_TEXT BLOCK_
__________________________________________________

When the fatal error occurs on the PCIe device, the PCIe device must reconstruct the PCIe link to eliminate the fatal error. However, there are still several problems in process of reconstructing the PCIe link. First, there is no clear specification for when the platform steps in. That is, the PCIe device cannot repair the fatal error instantly. In addition, when the uncorrectable error is eliminated, a user cannot know how the uncorrectable error is produced and cannot analyze and debug subsequently. As a result, when the PCIe link is reconstructed, the same error may occur again on either the host device or the PCIe device.

SUMMARY

In view of this, the inventor provides an interface card device and a repairing method thereof to repair the abovementioned fatal error. In some embodiments, the interface card device includes a transmission interface, a timing module, and a control module. The transmission interface is electrically connected to a host device and includes at least one layer corresponding to at least one finite state machine. The timing module is electrically connected to the transmission interface, and the timing module is configured to time a state-stop time for any of the at least one finite state machine to stop working, and to generate a reset signal and reset the state-stop time when the state-stop time exceeds a threshold. The control module is electrically connected to the transmission interface and the timing module, and the control module is configured to switch a state of the at least one finite state machine, and to switch the state to a reset state according to the reset signal.

In some embodiments, the interface card device further includes a memory module. The memory module is electrically connected to the control module, and the memory module is configured to store the state of the at least one finite state machine when the state-stop time exceeds the threshold.

In some embodiments, the state of the at least one finite state machine includes a detection state, a polling state, a configuration state, a working state, a plurality of low-power-consumption states with different power consumption degrees and a reset state associated with each other.

In some embodiments, each layer of the transmission interface includes a physical layer (PHY), and the PHY includes a physical coding sublayer (PCS), a physical media attachment layer (PMA) and a media access control layer (MAC). The PCS is positioned between the MAC and the PMA, and the finite state machine of the MAC is a link training and status state machine (LTSSM).

In some embodiments, the timing module is a watchdog timer.

In some embodiments, a repairing method of an interface card device includes: monitoring a working of a finite state machine; in response to that the finite state machine stops working, starting to time a state-stop time; in response to that the state-stop time exceeds a threshold, generating a reset signal and resetting the state-stop time; and switching a state of the finite state machine to a reset state according to the reset signal.

In some embodiments, the repairing method further includes: recording the state of the finite state machine when the state-stop time exceeds the threshold.

In some embodiments, the repairing method further includes: driving the finite state machine to start working; and during the working of the finite state machine, sequentially switching the state of the finite state machine from a detection state to a polling state, a configuration state and a working state.

In some embodiments, the repairing method further includes: during the working of the finite state machine, switching the state of the finite state machine from the working state to one of a plurality of low-power-consumption states with different power consumption degrees.

In some embodiments, the repairing method further includes: during the working of the finite state machine, switching the state of the finite state machine back from one of the plurality of low-power-consumption states to the working state.

__________________________________________________

_EXERCISE TASKS_
[A] Print the portion of the PCIe repair text starting at "In some embodiments, each" and ending at "a watchdog timer.".
[B] In one to three sentences, explain why, according to the PCIe repair text, the same error may occur again after the PCIe link is reconstructed.
[C] Go on with the PCIe repair text from the point where it stops.
The items that come next have no connection to the PCIe repair text.

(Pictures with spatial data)
__________________________________________________

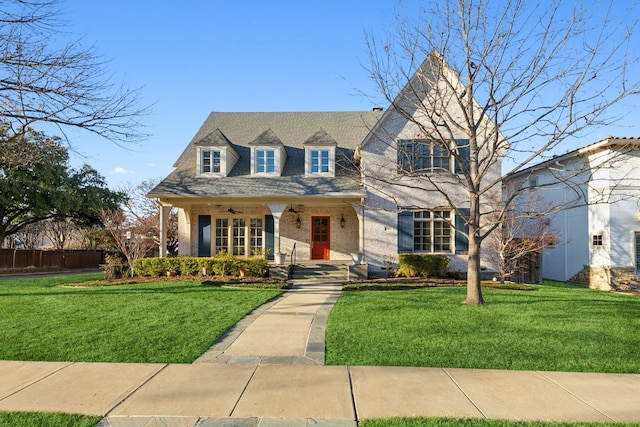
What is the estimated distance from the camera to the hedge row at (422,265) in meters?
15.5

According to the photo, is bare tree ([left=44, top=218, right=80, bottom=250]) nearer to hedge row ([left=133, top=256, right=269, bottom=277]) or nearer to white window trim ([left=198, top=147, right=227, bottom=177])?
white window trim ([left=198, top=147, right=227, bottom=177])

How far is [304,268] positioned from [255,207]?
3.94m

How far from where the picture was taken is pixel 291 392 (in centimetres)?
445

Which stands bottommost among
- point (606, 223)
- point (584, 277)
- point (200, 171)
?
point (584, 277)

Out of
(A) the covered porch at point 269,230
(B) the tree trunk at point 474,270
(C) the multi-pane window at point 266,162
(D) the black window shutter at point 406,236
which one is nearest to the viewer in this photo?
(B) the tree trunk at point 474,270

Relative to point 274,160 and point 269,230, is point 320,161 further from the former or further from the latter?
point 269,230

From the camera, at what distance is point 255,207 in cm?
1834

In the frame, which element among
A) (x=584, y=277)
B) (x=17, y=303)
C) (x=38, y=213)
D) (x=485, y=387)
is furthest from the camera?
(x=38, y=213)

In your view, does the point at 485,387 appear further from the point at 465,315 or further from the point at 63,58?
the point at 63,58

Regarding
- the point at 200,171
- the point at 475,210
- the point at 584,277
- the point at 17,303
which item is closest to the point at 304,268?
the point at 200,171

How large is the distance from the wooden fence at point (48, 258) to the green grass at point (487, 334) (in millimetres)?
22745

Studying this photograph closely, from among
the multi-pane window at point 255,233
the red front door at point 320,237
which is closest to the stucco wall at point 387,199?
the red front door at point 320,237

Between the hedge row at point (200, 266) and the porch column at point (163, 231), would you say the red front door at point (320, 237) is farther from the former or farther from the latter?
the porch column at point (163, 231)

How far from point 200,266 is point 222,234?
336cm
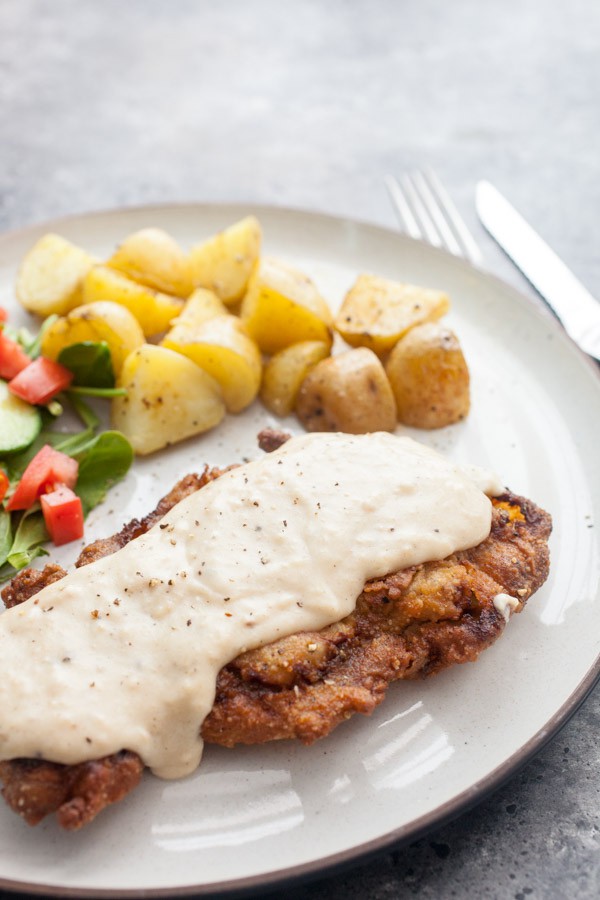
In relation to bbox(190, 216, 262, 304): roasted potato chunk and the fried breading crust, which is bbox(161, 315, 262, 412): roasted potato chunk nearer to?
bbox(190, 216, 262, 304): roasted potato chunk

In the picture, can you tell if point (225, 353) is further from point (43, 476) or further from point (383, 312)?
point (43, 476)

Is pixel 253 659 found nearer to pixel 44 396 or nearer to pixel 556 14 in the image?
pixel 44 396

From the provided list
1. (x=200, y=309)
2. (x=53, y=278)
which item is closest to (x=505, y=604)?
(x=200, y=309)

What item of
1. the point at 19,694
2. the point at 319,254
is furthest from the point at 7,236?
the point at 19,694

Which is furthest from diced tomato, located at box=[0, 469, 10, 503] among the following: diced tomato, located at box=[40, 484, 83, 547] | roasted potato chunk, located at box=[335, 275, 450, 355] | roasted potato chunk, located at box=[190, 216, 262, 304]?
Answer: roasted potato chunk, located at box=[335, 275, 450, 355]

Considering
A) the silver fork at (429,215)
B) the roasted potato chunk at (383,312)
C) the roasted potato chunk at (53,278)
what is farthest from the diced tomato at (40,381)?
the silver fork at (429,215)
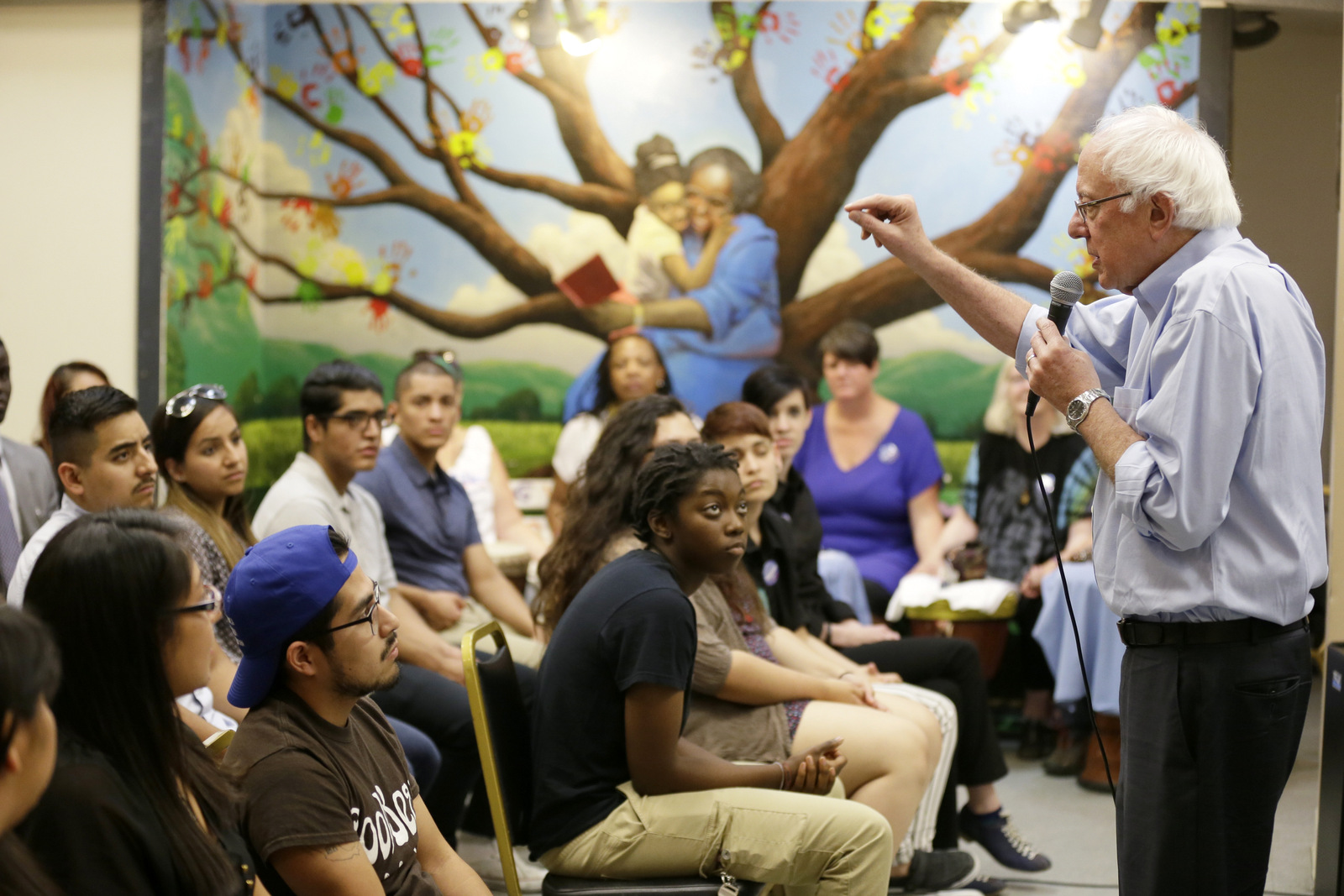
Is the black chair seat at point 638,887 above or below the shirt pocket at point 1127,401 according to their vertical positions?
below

__________________________________________________

_WRITTEN RESPONSES_
[A]
In some embodiments, each layer of the transmission interface includes a physical layer (PHY), and the PHY includes a physical coding sublayer (PCS), a physical media attachment layer (PMA) and a media access control layer (MAC). The PCS is positioned between the MAC and the PMA, and the finite state machine of the MAC is a link training and status state machine (LTSSM).

In some embodiments, the timing module is a watchdog timer.

[B] Once the uncorrectable error is eliminated, a user cannot know how the error was produced and therefore cannot analyze and debug it afterward. As a result, the same error may occur again on either the host device or the PCIe device when the link is reconstructed.

[C]
In conclusion, according to the interface card device and the repair method thereof in any embodiment, the state-stop time is detected to confirm whether the interface card device is subjected to an error, and when the interface card device or the host device is subjected to the error, the state of the finite state machine in the transmission interface can be reset within a specific time (corresponding to the threshold), and thus the interface card device reconstructs the transmission channel relative to the host device so as to eliminate the error. In addition, besides immediately resetting the state, the interface card device and the repairing method thereof can also store the error (namely, the state that the error occurs), so that the user can obtain the information of the error to further perform subsequent analysis and debugging.

BRIEF DESCRIPTION OF THE DRAWINGS

FIG. 1 is a block diagram of a module in an embodiment of an interface card device.

FIG. 2 is a flowchart of an embodiment of an interface card device in FIG. 1.

FIG. 3 is a schematic diagram of an Embodiment I of a finite state machine in a layer of a transmission interface in FIG. 1.

FIG. 4 is a flowchart of an Embodiment I before step S110 in FIG. 1.

FIG. 5 is a schematic diagram of an Embodiment II of a finite state machine in a layer of a transmission interface in FIG. 1.

FIG. 6 is a flowchart of an Embodiment II before step S110 in FIG. 1.

FIG. 7 is a schematic diagram of a link training and status state machine in a PCIe communication standard.

FIG. 8 is a first schematic diagram of a PCIe communication standard.

FIG. 9 is a second schematic diagram of a PCIe communication standard.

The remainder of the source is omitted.